§ MATERIAL SUPPLIED:
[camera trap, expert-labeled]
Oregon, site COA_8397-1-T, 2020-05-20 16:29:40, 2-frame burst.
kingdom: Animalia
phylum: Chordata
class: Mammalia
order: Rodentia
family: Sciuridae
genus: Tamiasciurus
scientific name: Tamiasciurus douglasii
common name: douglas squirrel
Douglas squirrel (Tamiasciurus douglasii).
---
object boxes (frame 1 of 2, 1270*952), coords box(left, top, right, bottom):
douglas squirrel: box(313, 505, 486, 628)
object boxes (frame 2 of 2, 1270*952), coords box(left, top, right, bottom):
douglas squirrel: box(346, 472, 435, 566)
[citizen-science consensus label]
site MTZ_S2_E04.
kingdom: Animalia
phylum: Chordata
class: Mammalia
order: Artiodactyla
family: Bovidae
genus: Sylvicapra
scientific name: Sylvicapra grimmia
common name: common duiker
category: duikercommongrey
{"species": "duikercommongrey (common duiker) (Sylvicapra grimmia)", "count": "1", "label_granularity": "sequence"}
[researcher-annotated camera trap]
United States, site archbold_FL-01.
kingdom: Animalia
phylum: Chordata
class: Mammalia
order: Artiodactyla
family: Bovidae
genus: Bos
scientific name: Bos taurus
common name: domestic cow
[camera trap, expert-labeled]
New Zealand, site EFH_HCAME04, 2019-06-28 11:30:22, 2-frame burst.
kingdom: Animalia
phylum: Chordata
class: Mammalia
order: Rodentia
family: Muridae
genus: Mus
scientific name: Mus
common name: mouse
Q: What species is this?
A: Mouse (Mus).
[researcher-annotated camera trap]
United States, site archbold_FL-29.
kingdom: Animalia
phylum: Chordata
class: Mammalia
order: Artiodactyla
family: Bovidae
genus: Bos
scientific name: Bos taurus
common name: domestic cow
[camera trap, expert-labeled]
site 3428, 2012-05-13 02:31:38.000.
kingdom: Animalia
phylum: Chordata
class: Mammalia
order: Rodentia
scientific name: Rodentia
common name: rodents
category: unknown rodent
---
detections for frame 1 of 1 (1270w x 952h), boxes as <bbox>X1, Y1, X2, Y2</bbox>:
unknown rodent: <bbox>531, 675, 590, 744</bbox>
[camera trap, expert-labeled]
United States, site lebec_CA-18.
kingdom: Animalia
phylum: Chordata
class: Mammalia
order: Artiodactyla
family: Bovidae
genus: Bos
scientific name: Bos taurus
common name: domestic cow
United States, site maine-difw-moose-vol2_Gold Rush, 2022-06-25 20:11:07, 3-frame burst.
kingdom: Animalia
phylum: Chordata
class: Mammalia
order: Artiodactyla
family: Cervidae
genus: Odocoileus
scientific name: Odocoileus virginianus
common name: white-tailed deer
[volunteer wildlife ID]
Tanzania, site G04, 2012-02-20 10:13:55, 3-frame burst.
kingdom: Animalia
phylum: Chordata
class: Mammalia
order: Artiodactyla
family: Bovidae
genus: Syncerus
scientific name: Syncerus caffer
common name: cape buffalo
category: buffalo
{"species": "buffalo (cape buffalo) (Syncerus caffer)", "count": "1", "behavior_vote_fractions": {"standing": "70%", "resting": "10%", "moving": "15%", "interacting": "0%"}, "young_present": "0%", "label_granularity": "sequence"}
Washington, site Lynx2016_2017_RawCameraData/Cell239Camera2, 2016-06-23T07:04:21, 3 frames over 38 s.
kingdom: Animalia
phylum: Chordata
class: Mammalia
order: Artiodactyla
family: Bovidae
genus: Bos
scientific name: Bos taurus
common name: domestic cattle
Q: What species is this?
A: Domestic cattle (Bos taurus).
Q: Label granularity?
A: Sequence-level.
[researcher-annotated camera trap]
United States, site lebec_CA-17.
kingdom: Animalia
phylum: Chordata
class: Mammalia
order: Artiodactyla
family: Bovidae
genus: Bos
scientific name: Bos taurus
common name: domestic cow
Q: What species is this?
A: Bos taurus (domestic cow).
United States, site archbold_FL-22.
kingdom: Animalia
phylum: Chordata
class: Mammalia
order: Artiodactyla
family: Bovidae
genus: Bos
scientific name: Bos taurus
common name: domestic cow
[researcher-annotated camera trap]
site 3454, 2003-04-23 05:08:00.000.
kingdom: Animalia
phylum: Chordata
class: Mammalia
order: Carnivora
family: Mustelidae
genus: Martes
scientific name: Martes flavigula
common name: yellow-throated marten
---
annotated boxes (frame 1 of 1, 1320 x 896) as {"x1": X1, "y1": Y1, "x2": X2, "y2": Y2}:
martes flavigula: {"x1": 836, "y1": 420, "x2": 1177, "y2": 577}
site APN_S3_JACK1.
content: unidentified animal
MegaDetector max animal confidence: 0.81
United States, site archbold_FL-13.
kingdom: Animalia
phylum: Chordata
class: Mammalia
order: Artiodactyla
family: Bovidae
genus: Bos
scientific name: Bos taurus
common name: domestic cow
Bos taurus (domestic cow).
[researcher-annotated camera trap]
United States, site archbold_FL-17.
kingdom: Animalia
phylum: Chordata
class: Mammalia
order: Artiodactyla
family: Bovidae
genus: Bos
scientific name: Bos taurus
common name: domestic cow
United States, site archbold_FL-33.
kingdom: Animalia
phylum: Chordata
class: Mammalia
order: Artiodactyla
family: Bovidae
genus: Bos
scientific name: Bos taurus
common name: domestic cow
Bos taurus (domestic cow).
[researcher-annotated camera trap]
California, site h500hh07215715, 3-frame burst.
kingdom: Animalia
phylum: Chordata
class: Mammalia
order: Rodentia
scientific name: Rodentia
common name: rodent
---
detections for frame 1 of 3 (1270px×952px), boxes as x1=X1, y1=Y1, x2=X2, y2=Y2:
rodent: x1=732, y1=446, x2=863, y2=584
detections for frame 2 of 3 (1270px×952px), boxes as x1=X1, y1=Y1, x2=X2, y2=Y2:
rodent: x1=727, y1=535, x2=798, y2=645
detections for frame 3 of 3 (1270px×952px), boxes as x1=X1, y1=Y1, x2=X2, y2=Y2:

§ TASK: From the listing above, repeat exactly the lines starting at the line that includes "object boxes (frame 1" and ending at the line that includes "scientific name: Sylvicapra grimmia", with nothing outside that span.

§ WRITTEN ANSWER:
object boxes (frame 1 of 2, 1270*952), coords box(left, top, right, bottom):
douglas squirrel: box(313, 505, 486, 628)
object boxes (frame 2 of 2, 1270*952), coords box(left, top, right, bottom):
douglas squirrel: box(346, 472, 435, 566)
[citizen-science consensus label]
site MTZ_S2_E04.
kingdom: Animalia
phylum: Chordata
class: Mammalia
order: Artiodactyla
family: Bovidae
genus: Sylvicapra
scientific name: Sylvicapra grimmia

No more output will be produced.